W minioną niedzielę Gołdapska Rada Sportu i sklep „Wędkarz" Tomasza Wesołowskiego zorganizowali na stawie hodowlanym Leona Rybczyńskiego w Lisach XIII zawody wędkarskie "Karp 2010". Przeprowadzono je w dwóch turach po trzy godziny każda . W zawodach rywalizowało 65 wędkarzy, w tym jedna kobieta. Większość startujących to mieszkańcy Gołdapi i okolic Bań Mazurskich. Byli jednak też wędkarze z Kętrzyna i Węgorzewa.
W pierwszej turze, trwającej od godziny 6.15, brania były średnie . Większość startujących nastawiła się na karpia, który niestety nie brał. Złapano za to parę ładnych amurów, linów i karasi. W przerwie wszyscy otrzymali ciepły bigos i zimne piwo.
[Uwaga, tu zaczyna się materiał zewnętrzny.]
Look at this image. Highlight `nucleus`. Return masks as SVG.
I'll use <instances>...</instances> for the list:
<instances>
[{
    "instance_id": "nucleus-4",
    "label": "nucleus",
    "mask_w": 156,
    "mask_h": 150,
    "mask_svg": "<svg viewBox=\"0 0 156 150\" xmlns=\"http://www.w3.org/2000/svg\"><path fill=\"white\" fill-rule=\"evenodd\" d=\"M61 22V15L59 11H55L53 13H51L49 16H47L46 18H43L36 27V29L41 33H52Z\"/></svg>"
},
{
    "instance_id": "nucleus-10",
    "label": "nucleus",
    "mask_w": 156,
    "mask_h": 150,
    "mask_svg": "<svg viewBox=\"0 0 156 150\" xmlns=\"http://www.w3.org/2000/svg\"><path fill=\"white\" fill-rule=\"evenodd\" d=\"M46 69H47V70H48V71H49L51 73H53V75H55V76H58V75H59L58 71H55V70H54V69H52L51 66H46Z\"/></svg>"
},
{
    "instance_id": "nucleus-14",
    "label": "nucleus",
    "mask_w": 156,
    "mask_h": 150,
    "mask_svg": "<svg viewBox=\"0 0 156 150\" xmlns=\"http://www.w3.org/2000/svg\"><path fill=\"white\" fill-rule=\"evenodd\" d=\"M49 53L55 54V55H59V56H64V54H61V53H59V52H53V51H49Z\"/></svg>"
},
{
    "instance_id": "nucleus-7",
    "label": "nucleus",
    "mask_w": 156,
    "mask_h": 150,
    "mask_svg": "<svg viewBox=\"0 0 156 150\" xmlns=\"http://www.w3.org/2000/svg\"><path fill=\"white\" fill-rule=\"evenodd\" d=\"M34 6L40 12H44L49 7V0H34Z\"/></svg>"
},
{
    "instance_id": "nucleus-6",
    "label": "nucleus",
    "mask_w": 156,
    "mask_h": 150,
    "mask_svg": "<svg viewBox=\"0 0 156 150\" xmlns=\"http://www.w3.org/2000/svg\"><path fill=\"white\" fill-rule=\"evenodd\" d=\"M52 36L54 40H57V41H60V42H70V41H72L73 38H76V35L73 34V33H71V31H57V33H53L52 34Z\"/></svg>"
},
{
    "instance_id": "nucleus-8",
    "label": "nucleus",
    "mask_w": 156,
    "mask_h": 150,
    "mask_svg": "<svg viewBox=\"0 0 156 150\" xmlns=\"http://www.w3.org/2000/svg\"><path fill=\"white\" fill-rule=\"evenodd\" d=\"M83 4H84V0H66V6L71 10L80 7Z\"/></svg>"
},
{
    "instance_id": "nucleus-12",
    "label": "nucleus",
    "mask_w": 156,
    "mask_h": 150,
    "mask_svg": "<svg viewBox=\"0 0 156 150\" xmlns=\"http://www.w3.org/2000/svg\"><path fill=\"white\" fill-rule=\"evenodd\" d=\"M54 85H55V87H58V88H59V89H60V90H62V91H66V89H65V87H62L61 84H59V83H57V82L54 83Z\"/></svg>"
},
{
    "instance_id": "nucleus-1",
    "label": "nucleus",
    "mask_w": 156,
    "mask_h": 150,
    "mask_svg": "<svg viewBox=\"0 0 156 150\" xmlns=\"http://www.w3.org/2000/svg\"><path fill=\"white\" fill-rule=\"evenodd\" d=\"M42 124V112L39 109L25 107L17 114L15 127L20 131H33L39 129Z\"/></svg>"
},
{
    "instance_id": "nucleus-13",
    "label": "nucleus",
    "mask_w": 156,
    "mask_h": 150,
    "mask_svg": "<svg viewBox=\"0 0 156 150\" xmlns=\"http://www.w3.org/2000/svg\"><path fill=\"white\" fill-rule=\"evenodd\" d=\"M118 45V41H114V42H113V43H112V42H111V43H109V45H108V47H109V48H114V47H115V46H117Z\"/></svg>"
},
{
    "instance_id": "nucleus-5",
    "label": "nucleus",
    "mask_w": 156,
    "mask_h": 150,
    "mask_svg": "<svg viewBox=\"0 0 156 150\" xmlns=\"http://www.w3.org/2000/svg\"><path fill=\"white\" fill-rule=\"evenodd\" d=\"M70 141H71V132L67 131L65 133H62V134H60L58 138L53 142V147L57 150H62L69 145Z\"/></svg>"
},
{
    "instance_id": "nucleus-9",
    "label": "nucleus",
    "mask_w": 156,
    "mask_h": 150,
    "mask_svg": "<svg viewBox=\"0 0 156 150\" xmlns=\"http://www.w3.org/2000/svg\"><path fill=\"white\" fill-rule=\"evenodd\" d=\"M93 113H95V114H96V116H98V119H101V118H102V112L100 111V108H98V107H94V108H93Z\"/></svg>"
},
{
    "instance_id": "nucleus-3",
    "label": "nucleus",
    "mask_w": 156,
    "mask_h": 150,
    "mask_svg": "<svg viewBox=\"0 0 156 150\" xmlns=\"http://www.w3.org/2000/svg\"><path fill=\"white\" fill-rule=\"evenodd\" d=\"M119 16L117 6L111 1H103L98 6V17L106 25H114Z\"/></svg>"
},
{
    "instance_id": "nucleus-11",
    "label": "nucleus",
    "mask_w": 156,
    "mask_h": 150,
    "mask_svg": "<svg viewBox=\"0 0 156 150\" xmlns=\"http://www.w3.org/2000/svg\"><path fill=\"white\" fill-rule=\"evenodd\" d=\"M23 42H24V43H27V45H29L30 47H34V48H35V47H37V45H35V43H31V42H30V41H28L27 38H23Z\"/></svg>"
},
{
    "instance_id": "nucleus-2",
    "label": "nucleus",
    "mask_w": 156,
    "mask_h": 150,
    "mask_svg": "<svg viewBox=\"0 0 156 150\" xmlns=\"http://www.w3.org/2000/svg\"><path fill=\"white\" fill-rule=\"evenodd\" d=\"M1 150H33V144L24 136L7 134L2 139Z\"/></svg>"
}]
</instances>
W drugiej turze brał sam karaś. Niestety, pierwszy raz w historii zawodów nikt nie złapał karpia. Po zakończeniu połowów organizatorzy zaserwowali wszystkim wędkarzom świeżą, wędzoną kiełbaskę, prosto z wędzarni . Dziesięciu najlepszych wędkarzy otrzymało nagrody w postaci sprzętu wędkarskiego.
- Stefan Kwiatkowski - 9,16kg (8,31+0,85)
- Mirosław Matan - 5,60kg (4,10+1,50)
- Mirosław Sorosiak - 4,61kg (2,70+1,91)
- Tomasz Hołub - 4,54kg (3,71+0,83)
- Rafał Kurcewicz - 4,51kg (4,51)
- Paweł Dąbrowski - 4,47kg (4,47)
- Mirosław Masłowski - 4,29kg (4,29)
- Kamil Krupiński - 3,29kg (3,29)
- Mirosław Sidorowicz - 2,55kg (2,55)
- Jerzy Rybak - 2,51kg (1,40+1,11)
Największą rybę złapał Rafał Kurcewicz. Wyciągnięty przez niego amur ważył 2,98kg. Łącznie złowiono 66,91kg ryb.